From: Asfilho@AOL.COM
Date: Fri Jul 08 2005 - 09:19:32 EDT
Karl Marx in the New-York Daily Tribune, September 16, 1857 The Indian Revolt ____________________________________ London, Sept. 4, 1857 The outrages committed by the revolted Sepoys in India are indeed appalling, hideous, ineffable — such as one is prepared to meet – only in wars of insurrection, of nationalities, of races, and above all of religion; in one word, such as respectable England used to applaud when perpetrated by the Vendeans on the “Blues,” by the Spanish guerrillas on the infidel Frenchmen, by Servians on their German and Hungarian neighbors, by Croats on Viennese rebels, by Cavaignac’s Garde Mobile or Bonaparte’s Decembrists on the sons and daughters of proletarian France.
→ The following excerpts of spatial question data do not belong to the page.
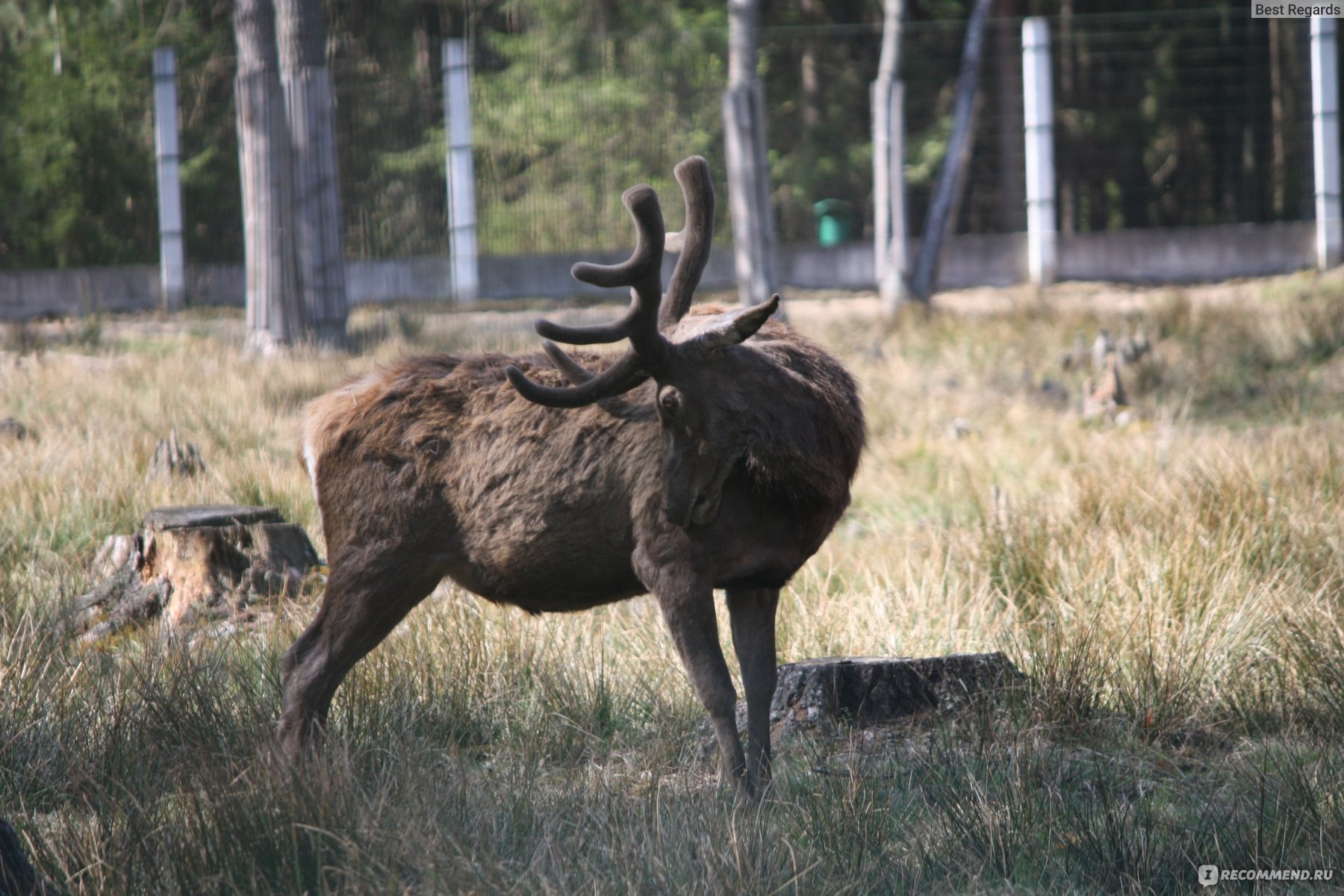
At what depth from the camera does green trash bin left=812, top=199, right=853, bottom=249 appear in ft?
63.9

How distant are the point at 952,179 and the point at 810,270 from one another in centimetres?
245

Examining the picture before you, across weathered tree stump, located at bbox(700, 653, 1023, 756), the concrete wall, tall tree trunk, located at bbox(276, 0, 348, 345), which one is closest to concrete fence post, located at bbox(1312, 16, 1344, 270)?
the concrete wall

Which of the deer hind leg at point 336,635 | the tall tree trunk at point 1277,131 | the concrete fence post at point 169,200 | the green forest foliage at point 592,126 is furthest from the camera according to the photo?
the tall tree trunk at point 1277,131

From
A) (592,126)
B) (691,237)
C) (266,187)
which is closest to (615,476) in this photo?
(691,237)

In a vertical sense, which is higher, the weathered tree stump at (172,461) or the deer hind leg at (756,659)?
the weathered tree stump at (172,461)

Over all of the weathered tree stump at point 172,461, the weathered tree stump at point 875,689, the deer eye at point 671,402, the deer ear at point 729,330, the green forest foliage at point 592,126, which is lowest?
the weathered tree stump at point 875,689

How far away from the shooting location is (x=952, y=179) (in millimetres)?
16203

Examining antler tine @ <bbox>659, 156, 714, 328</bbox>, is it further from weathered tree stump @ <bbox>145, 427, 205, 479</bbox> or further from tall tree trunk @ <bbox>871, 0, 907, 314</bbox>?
tall tree trunk @ <bbox>871, 0, 907, 314</bbox>

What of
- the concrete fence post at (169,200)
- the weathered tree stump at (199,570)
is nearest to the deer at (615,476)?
the weathered tree stump at (199,570)

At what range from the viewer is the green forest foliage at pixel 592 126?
618 inches

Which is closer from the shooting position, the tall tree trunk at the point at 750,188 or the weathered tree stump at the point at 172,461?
the weathered tree stump at the point at 172,461

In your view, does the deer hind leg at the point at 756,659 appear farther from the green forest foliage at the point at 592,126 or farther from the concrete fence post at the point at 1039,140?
the concrete fence post at the point at 1039,140

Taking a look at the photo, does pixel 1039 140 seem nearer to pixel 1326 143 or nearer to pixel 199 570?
pixel 1326 143

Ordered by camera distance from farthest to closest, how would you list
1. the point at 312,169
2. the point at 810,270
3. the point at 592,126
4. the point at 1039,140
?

However infamous the conduct of the Sepoys, it is only the reflex, in a concentrated form, of England’s own conduct in India, not only during the epoch of the foundation of her Eastern Empire, but even during the last ten years of a long-settled rule. To characterize that rule, it suffices to say that torture formed an organic institution of its financial policy. There is something in human history like retribution: and it is a rule of historical retribution that its instrument be forged not by the offended, but by the offender himself.